Rushmore personifies the desperate desire to fit into colonially acceptable forms of self-captivities. This is emphatically underscored by Africa’s financial and philosophical dependence syndromes to colonial powers.

The unaccounted but highly insinuated age gap between Rushmore and Muhle in the storyline underscores the many unnoticed — if not ignored and normalised cases of sexual abuse of minors by adults.

However, one wonders how Muhle gets to initiate Rushmore into the pleasures of the bedroom? Baya abstractly indicates how and where Muhle acquired her bedroom expertise?

The reader is left to a gamut of assumptions. This narrative gap can be engaged through the instinctive imagination of Muhle as an orphan since the writer does not bother to tell us about the young girl’s parents. She is virtually parentless in the text.

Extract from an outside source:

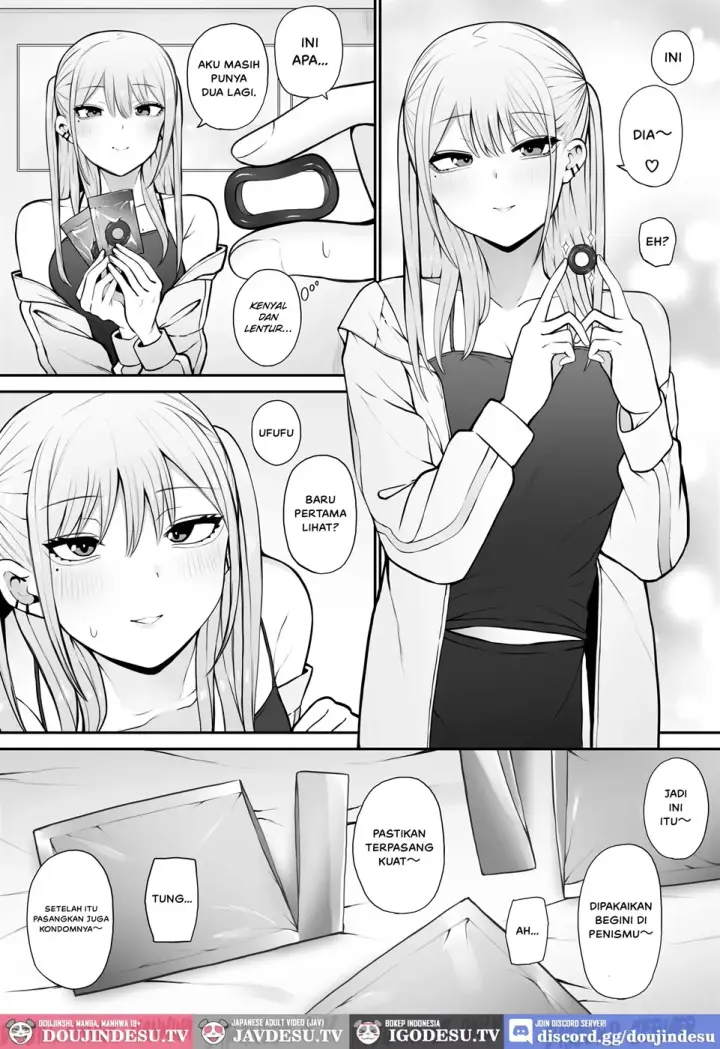 image-komik-shiranai-mesu-ni-tsuite-iccha-chapter-02-9/25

Ironically, today one wonders where the West derives its moral credence to parent African democracy, governance and diplomatic decorum. Muhle is also the reason why Rushmore’s graduation into manhood is punctuated by a Sexually Transmitted Infection (STI). To this end, the West’s unaccounted interference with the continent’s self-determination serves as the major reason for Africa’s political-economy infections.

The tragic part of Rushmore’s manhood graduation is synonymously symptomatic of the “half-baked” independence of Africa and her ceremonial farewell to imperialism. However, in a more literal sense, Rushmore’s chastity escape brings to the fore Dambudzo Marechera’s critique of the ghetto and its promiscuities:

“There were no conscious farewells to adolescence for the emptiness was deep-seated in the gut. We knew that before us lay another vast emptiness whose appetite for things living was at best wolfish. Life stretched out like a series of hunger-scoured hovels stretching endlessly towards the horizon. One’s mind became the grimy rooms, the dusty cobwebs in which the minute skeletons of one’s childhood were forever in the spidery grip that stretched out to include not only the very stones upon which one walked but also the stars which glittered vaguely upon the stench of our lives (Marechera 2009:30-31).”

The raw images of sex and sexuality in Baya’s story depict Achile Mbembe’s aesthetics of vulgarity which are defined as the institutional perpetuities of the colonial in the post-colony. Makokoba is thus a motif of the colonial vestige expressed in the poverty, marginalisation and dehumanisation of a people.

In the process, the normalcy of the abnormal becomes normal. The sexual drama in Baya’s book is evident of the raw immorality playing out itself in our eyes daily, thus invoking the urgency to keep fighting to run away! But a pertinent question arises, for how long will we keep running from the burden of history until Africa’s freedom is realised? This question even gets louder in the conscience of our liberation agenda as this year’s Africa Day celebrations on 25 May are fast approaching.